— EXERCISE DIRECTIONS —
In the article on the FBI search of Trump's Florida home, rewrite the part that opens with the words containing "An aerial view" and closes with "go far enough.", changing "Mar-a-Lago" to "Palm Beach".

An aerial view of former President Donald Trump’s Mar-a-Lago estate is seen Aug. 10, 2022, in Palm Beach, Fla. (AP Photo/Steve Helber, File), Trump (inset left) (File Photo by: zz/Dennis Van Tine/STAR MAX/IPx)
When the FBI searched Donald Trump’s Mar-a-Lago property on Aug. 8, 2022, what followed were incessant criticisms of an “unannounced raid” and “siege,” a search of the former president’s Florida home his allies also called “unprecedented” and “unconstitutional.” Trump’s defense, however, is now arguing as part of a bid to compel discovery in the Espionage Act case that the FBI’s search didn’t go far enough.
In a supplemental filing to their duel with special counsel Jack Smith, the defense for co-defendant Walt Nauta reiterated their demand, on behalf of Trump and Carlos De Oliveira as well, for “records concerning the FBI’s apparent failure to search several areas of President Trump’s residence during their execution of a search warrant on Mar-a-Lago.”
“That such information would be discoverable is beyond dispute,” the defense asserted, before explaining their theory is that Trump and his co-defendants could hardly be persuasively accused of concealing boxes of classified documents from Trump Attorney 1, namely Evan Corcoran, and a grand jury when there’s “unequivocally material” evidence that may undermine the prosecution’s case.
Calling Smith’s allegations a “conspiracy theory,” the defense first assigned blame to Corcoran and then said the FBI failed to search a “‘hidden room’ behind a bureau in President Trump’s bedroom” and a locked closet.

— DATA TO EXAMINE —
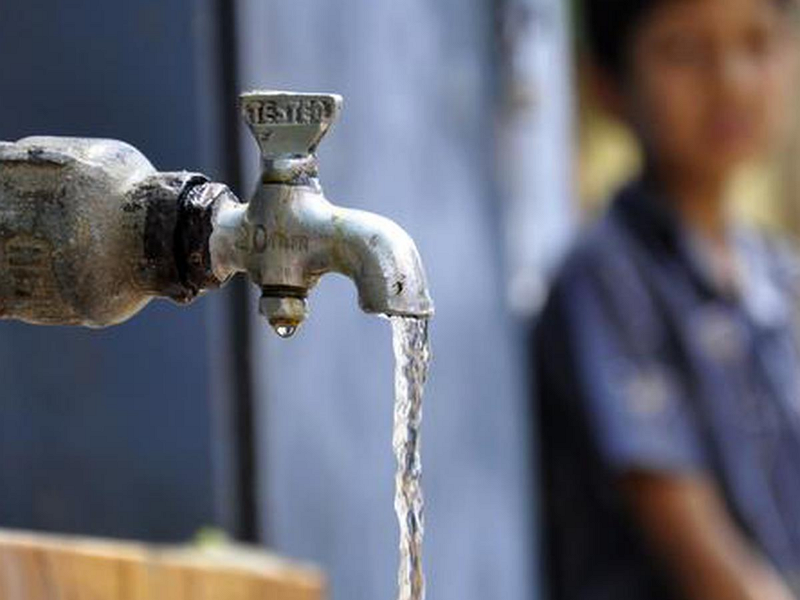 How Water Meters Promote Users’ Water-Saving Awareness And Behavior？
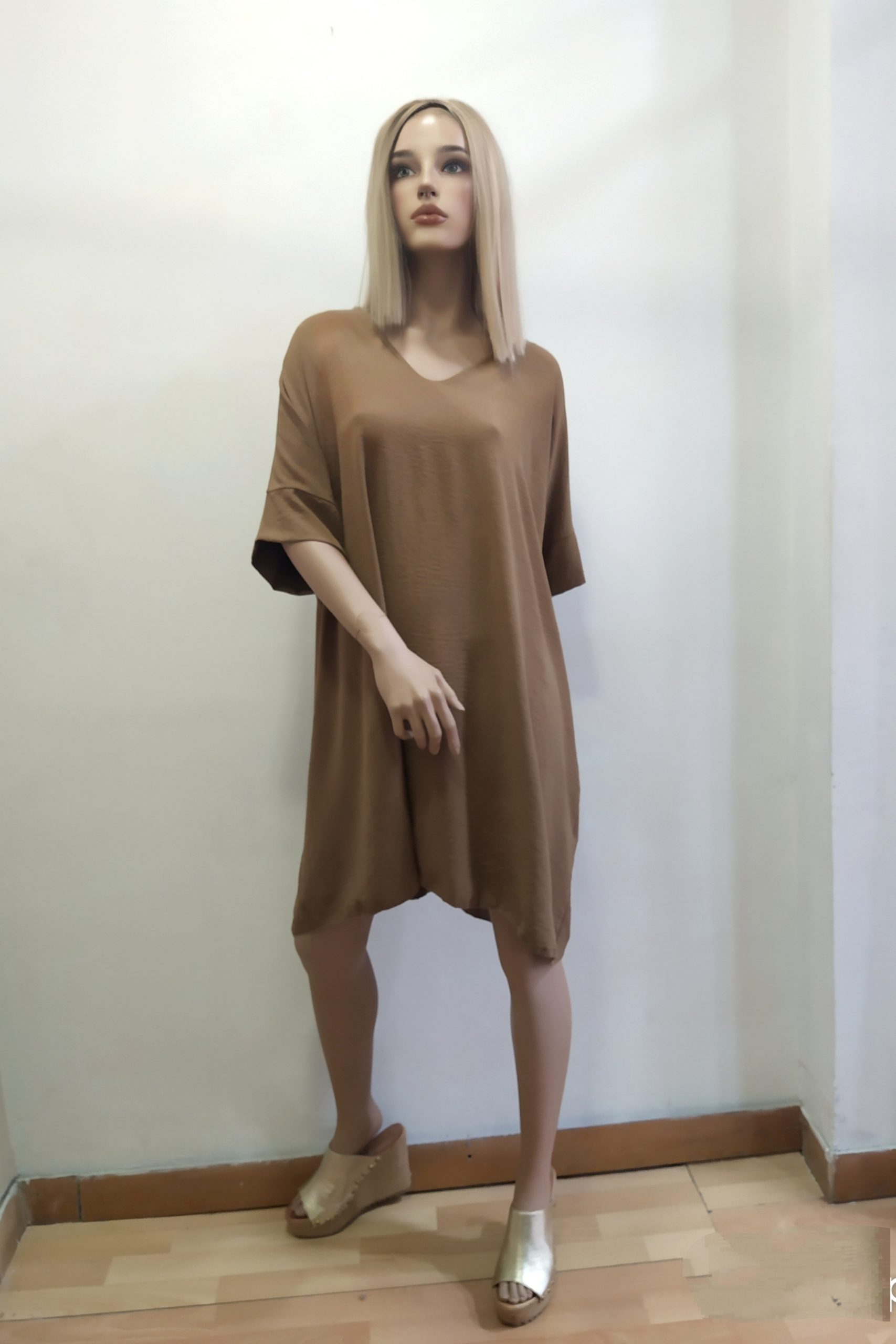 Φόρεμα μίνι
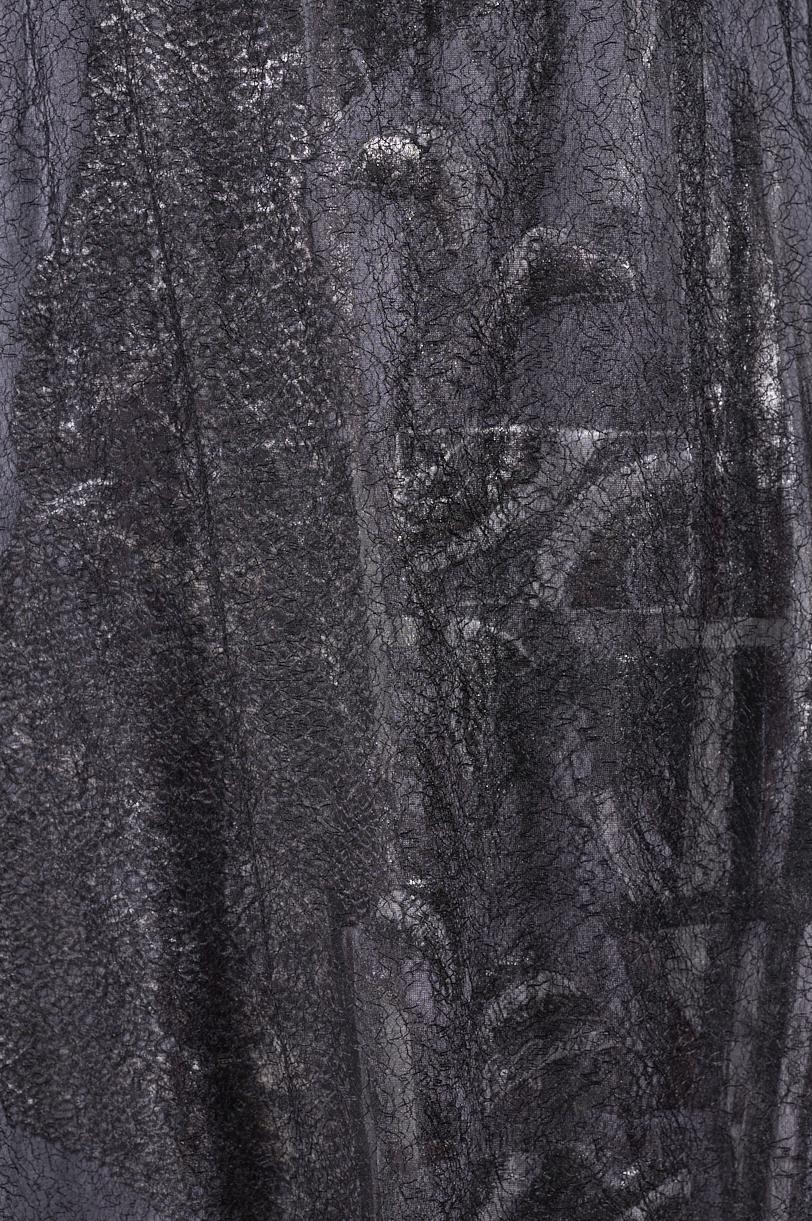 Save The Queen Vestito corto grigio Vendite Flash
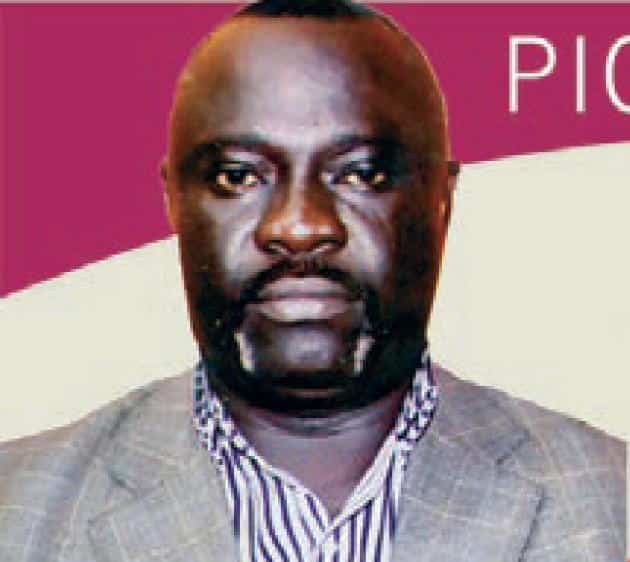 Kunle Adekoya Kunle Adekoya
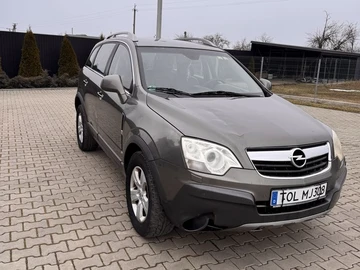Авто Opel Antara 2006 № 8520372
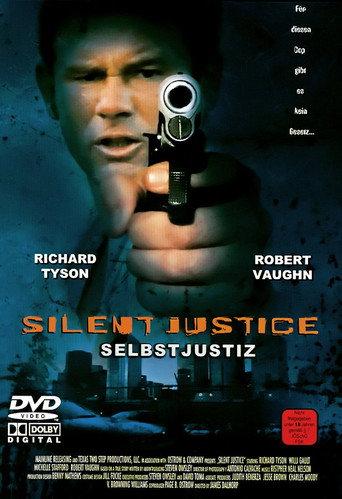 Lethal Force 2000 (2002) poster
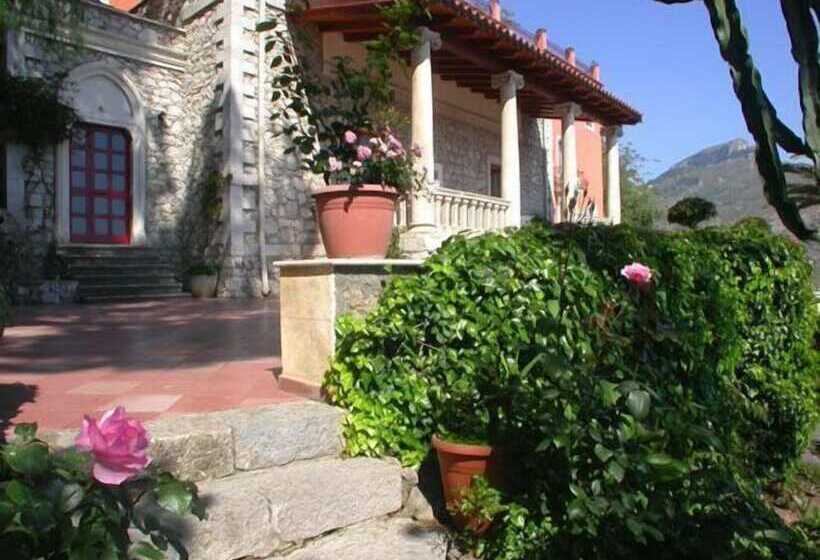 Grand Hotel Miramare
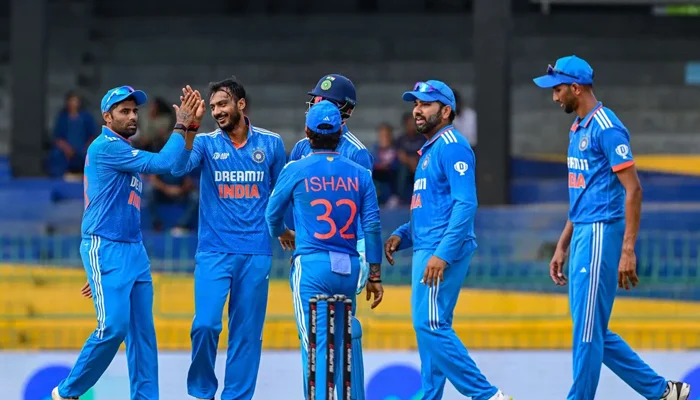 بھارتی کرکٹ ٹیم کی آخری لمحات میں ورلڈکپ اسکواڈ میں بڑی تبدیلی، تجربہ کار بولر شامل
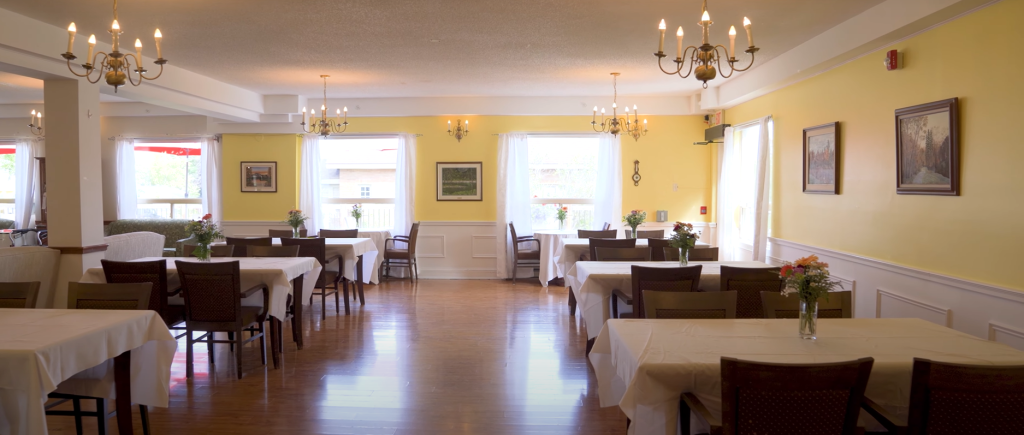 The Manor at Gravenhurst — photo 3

— EXERCISE RESPONSE —
An aerial view of former President Donald Trump’s Palm Beach estate is seen Aug. 10, 2022, in Palm Beach, Fla. (AP Photo/Steve Helber, File), Trump (inset left) (File Photo by: zz/Dennis Van Tine/STAR MAX/IPx)
When the FBI searched Donald Trump’s Palm Beach property on Aug. 8, 2022, what followed were incessant criticisms of an “unannounced raid” and “siege,” a search of the former president’s Florida home his allies also called “unprecedented” and “unconstitutional.” Trump’s defense, however, is now arguing as part of a bid to compel discovery in the Espionage Act case that the FBI’s search didn’t go far enough.